• [Fragment dokumentu]:
::::
5️⃣ Marek Jakubiak (66 lat, Wolni Republikanie, polityk, Warszawa)
➔ Kim jest?
Doświadczony przedsiębiorca i polityk, były poseł znany z twardych, prawicowych poglądów i silnej narracji pronarodowej. W wyborach 2025 występuje jako kandydat Wolnych Republikanów, promując hasła odbudowy państwa i gospodarki poprzez deregulację, decentralizację i wsparcie rolnictwa.
➔ Program:
Jakubiak stawia na gospodarkę wolnorynkową z uproszczonymi podatkami, reformę sądownictwa, zwiększenie roli prezydenta oraz mocne wsparcie dla rolnictwa i obronności. Jego program łączy elementy liberalizmu gospodarczego z patriotyzmem gospodarczym i konserwatyzmem ustrojowym.
➔ Konkretne propozycje:
-
Gospodarka:
-
1% podatek przychodowy zamiast CIT.
-
Podniesienie kwoty wolnej do 12-krotności płacy minimalnej.
-
Zwolnienie emerytur z podatków.
-
Wsparcie dla MŚP i upraszczanie przepisów.
-
-
Rolnictwo i wieś:
-
Rozwój spółdzielczości wiejskiej i łańcuchów produkcji.
-
Wsparcie dla przetwórstwa i eksportu żywności.
-
Ochrona polskiego rolnictwa jako strategicznego sektora.
-
-
Bezpieczeństwo i obrona:
-
Budowa strzelnic sportowych i rozwój lokalnych struktur obronnych.
-
Jeden dowódca armii, wzmocnienie roli prezydenta jako głównodowodzącego.
-
-
Reforma państwa:
-
System prezydencki z dużymi uprawnieniami głowy państwa.
-
Referenda z 30% progiem ważności jako forma obywatelskiej kontroli.
-
Audyty efektywności administracji co dwa lata.
-
-
Sądownictwo:
-
Likwidacja Trybunału Konstytucyjnego – kompetencje przekazane Sądowi Najwyższemu.
-
Sędziowie pokoju ds. spraw do 50 tys. zł.
-
Wzmocnienie niezależności sądów pod nadzorem KRS.
-
➔ Ogólniki:
„Polski interes narodowy”, „Prezydent z prawdziwą władzą”, „Bezpośrednia kontrola obywatelska”, „Silne państwo, silna wieś”.
::::
• [Polecenie pisemne 1]:
Proszę ocenić, czy poniższe stwierdzenia są zgodne z fragmentem dokumentu. Przy każdym należy odpowiedzieć „tak” lub „nie” i przytoczyć rozstrzygające słowa tekstu: (a) Marek Jakubiak proponuje 1% podatek przychodowy zamiast CIT; (b) próg ważności referendów ma wynosić 50%; (c) kompetencje Trybunału Konstytucyjnego mają zostać przekazane Sądowi Najwyższemu.

Fragmenty danych z pytaniami przestrzennymi:
::::
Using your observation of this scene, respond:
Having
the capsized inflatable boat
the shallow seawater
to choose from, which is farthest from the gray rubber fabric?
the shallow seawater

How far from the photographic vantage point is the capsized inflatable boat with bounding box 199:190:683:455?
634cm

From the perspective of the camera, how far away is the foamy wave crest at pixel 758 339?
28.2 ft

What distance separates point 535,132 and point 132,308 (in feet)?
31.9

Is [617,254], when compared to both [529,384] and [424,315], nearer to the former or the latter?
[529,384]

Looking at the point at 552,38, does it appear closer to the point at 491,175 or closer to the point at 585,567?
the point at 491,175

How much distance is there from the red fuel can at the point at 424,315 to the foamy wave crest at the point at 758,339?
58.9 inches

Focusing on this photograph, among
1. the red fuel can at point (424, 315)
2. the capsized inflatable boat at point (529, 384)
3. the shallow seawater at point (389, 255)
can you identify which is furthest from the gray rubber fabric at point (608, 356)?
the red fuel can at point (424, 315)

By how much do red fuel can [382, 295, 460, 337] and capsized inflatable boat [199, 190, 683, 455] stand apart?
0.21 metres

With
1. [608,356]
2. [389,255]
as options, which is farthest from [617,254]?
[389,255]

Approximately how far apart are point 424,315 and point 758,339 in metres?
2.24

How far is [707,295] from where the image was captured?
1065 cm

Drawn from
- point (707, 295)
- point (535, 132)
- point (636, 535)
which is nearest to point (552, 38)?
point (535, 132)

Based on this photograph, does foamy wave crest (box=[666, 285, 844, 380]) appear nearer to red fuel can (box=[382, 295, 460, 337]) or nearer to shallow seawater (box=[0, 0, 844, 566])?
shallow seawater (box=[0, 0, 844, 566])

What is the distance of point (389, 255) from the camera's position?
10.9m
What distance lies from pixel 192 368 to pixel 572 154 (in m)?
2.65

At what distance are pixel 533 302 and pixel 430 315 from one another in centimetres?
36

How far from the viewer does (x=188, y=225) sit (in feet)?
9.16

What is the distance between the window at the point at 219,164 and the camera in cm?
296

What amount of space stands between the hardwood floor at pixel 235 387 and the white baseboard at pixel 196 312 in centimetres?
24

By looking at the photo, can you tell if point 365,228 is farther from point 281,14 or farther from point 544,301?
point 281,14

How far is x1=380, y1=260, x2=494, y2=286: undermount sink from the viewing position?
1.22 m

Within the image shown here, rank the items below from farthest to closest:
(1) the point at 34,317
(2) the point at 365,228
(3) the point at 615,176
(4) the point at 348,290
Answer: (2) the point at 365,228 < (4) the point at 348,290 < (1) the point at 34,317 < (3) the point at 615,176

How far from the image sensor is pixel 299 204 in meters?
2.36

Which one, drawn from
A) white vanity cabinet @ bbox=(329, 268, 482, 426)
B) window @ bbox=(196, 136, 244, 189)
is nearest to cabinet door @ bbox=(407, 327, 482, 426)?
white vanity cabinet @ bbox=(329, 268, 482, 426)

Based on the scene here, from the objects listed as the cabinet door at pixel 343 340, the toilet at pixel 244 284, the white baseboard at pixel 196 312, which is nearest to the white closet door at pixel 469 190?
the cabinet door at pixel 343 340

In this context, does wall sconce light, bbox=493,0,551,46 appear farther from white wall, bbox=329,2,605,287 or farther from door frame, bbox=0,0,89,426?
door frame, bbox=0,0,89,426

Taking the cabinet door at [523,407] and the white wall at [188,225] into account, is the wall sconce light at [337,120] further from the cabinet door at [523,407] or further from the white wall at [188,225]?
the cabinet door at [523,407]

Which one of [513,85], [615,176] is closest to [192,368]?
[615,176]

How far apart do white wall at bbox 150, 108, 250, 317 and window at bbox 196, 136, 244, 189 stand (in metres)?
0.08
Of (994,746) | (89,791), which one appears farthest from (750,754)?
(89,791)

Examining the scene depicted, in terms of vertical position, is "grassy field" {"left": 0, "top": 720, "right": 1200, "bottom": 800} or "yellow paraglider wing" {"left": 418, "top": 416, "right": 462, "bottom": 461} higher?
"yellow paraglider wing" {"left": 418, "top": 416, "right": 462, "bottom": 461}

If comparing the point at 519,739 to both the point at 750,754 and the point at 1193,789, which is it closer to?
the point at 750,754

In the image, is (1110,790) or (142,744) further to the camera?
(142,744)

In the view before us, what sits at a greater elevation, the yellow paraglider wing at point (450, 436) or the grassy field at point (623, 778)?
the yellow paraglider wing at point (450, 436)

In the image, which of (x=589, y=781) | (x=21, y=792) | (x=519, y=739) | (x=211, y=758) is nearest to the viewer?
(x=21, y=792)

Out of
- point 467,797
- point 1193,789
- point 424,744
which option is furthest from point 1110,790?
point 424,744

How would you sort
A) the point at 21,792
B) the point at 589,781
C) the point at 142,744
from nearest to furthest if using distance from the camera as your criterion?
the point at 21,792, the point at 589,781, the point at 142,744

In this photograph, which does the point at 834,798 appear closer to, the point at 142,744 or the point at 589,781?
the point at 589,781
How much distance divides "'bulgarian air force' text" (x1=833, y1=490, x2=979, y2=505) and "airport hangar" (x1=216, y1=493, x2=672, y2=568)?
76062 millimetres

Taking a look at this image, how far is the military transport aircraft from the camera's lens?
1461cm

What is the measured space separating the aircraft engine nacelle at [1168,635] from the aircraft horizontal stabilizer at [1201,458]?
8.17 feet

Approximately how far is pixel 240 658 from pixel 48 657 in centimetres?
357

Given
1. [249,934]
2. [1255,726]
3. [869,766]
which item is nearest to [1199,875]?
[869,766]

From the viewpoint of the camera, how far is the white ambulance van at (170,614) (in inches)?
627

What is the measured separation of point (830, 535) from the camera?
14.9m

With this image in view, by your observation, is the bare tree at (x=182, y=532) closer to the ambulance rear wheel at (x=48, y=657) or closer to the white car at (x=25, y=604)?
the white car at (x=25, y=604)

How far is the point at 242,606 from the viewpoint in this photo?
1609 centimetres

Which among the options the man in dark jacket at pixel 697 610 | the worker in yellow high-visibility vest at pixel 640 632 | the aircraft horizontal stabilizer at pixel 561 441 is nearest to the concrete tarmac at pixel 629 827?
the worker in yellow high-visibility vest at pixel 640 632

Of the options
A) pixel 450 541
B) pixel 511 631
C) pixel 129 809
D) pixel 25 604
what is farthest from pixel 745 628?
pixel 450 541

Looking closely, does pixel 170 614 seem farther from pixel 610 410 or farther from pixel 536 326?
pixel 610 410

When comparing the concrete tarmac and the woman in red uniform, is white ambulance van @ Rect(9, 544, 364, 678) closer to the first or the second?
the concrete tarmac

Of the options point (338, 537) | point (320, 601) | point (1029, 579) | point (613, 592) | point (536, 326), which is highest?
::::
• [Polecenie pisemne 2]:
Proszę zwrócić bez żadnych zmian wiersze wykazu od wiersza zawierającego „With this image” aż do ostatniego wiersza wykazu włącznie.

• [Odpowiedź do ćwiczenia 1]:
(a) Tak: „1% podatek przychodowy zamiast CIT.”
(b) Nie: „Referenda z 30% progiem ważności jako forma obywatelskiej kontroli.”
(c) Tak: „Likwidacja Trybunału Konstytucyjnego – kompetencje przekazane Sądowi Najwyższemu.”

• [Odpowiedź do ćwiczenia 2]:
With this image in view, by your observation, is the bare tree at (x=182, y=532) closer to the ambulance rear wheel at (x=48, y=657) or closer to the white car at (x=25, y=604)?
the white car at (x=25, y=604)

How far is the point at 242,606 from the viewpoint in this photo?
1609 centimetres

Which among the options the man in dark jacket at pixel 697 610 | the worker in yellow high-visibility vest at pixel 640 632 | the aircraft horizontal stabilizer at pixel 561 441 is nearest to the concrete tarmac at pixel 629 827?
the worker in yellow high-visibility vest at pixel 640 632

Of the options
A) pixel 450 541
B) pixel 511 631
C) pixel 129 809
D) pixel 25 604
what is farthest from pixel 745 628?
pixel 450 541

Looking closely, does pixel 170 614 seem farther from pixel 610 410 or farther from pixel 536 326?
pixel 610 410

When comparing the concrete tarmac and the woman in red uniform, is white ambulance van @ Rect(9, 544, 364, 678) closer to the first or the second?
the concrete tarmac

Of the options point (338, 537) | point (320, 601) | point (1029, 579) | point (613, 592) | point (536, 326), which is highest?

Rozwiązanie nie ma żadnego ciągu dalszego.